*Consigne 1*: Recopiez à l'identique les lignes de la liste, de celle qui contient « Within the frame » jusqu'à celle qui contient « Answer: [347,220] < », ces deux lignes comprises.

*Extrait source*:
--- --- ---
M.D.: C’est un recueil de six textes, bâti comme les précédents autour d’une thématique qui assure sa cohérence. La « ligne de partage des eaux », c’est aussi, en randonnée dans la montagne ardéchoise, le chemin de crête qui sépare deux bassins versants, l’un qui descend vers l’Atlantique, l’autre vers la Méditerranée. Métaphoriquement, c’est le chemin des jours semé des aléas, ou des accidents de la vie qui peuvent nous faire basculer sur des versants imprévisibles de nos existences. Je m’applique, dans ces nouvelles, à décrire des situations de passage qui, en quelques heures ou en quelques minutes, quelquefois en un court instant, peuvent changer le cours de nos existences, en bouleverser la trajectoire pour le meilleur ou pour le pire. C’est toujours la même chose qui me requiert, d’une nouvelle à l’autre, d’un recueil à un autre, mais j’essaie chaque fois d’en varier l’angle d’approche. Encore une fois, il me semble que c’est la nouvelle, dans la brièveté de sa forme, sa fulgurance narrative, qui est à même de mieux rendre ces à-coups du destin.
--- --- ---
*Informations affichées*:
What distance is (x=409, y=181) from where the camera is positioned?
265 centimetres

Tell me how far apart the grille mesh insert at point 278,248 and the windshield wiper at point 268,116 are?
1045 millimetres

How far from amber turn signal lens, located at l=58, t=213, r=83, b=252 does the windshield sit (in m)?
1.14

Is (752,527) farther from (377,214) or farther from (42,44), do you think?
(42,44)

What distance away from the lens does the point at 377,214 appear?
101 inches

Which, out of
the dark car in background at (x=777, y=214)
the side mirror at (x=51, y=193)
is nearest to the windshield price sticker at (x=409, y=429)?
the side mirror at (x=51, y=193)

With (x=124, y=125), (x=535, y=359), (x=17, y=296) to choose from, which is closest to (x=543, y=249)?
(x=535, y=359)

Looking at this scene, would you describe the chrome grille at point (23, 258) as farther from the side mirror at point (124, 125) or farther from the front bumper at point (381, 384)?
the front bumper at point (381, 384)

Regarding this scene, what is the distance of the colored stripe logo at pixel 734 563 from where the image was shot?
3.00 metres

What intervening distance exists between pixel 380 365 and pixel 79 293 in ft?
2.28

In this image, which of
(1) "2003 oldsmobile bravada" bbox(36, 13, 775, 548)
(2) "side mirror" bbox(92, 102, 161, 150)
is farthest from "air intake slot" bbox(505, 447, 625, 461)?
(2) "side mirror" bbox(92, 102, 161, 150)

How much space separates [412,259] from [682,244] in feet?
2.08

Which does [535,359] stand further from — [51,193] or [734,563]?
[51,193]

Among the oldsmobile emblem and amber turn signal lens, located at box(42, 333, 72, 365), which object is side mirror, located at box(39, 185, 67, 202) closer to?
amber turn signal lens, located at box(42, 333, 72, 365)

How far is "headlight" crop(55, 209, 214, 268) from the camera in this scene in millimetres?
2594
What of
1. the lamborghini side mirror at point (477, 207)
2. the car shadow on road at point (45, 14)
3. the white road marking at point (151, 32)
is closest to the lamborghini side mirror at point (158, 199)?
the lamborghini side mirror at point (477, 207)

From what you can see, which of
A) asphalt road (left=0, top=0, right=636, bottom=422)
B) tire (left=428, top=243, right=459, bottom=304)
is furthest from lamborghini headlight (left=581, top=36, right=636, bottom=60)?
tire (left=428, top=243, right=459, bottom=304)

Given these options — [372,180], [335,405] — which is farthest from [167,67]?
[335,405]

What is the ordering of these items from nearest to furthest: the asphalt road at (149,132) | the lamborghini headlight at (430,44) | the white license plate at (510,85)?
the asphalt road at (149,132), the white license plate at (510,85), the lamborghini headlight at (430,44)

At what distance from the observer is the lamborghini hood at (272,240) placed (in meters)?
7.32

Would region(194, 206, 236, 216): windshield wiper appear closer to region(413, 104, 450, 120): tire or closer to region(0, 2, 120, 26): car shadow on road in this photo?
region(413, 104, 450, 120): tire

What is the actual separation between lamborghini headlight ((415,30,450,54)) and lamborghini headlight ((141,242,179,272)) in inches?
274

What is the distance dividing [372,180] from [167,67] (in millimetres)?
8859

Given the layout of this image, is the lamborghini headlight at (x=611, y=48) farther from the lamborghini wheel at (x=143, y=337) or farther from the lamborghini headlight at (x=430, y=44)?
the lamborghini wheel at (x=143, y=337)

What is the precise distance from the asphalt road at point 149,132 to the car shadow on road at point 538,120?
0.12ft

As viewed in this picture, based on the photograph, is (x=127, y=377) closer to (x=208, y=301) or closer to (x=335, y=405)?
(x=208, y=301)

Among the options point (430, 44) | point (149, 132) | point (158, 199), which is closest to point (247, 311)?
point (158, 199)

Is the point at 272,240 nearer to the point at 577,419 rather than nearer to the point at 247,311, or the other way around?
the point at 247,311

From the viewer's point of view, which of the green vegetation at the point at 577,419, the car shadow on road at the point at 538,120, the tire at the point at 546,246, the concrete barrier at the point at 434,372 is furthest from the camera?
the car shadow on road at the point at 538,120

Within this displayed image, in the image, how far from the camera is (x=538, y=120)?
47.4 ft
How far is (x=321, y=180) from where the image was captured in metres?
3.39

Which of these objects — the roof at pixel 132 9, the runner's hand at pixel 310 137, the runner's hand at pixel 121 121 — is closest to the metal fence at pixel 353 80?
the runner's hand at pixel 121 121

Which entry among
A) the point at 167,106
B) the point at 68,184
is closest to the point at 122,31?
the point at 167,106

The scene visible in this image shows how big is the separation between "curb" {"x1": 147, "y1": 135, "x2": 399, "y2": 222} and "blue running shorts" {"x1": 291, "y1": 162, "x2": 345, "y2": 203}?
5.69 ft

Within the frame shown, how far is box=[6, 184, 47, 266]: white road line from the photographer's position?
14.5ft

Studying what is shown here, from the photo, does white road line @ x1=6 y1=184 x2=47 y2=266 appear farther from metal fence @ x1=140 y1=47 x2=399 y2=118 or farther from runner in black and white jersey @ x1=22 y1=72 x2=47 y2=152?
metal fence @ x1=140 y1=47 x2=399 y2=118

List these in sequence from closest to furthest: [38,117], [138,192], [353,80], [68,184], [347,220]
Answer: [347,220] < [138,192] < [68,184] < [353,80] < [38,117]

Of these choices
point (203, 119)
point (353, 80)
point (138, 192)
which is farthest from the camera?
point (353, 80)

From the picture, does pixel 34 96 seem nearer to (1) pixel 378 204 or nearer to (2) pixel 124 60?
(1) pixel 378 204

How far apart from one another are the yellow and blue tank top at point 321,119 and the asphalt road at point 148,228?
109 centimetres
--- --- ---
*Consigne 2*: Relevez toutes les durées que l'extrait donne pour les situations de passage capables de changer le cours de nos existences.

*Réponse attendue 1*:
Within the frame shown, how far is box=[6, 184, 47, 266]: white road line from the photographer's position?
14.5ft

Studying what is shown here, from the photo, does white road line @ x1=6 y1=184 x2=47 y2=266 appear farther from metal fence @ x1=140 y1=47 x2=399 y2=118 or farther from runner in black and white jersey @ x1=22 y1=72 x2=47 y2=152?
metal fence @ x1=140 y1=47 x2=399 y2=118

List these in sequence from closest to furthest: [38,117], [138,192], [353,80], [68,184], [347,220]
Answer: [347,220] < [138,192] < [68,184] < [353,80] < [38,117]

*Réponse attendue 2*: quelques heures ; quelques minutes ; un court instant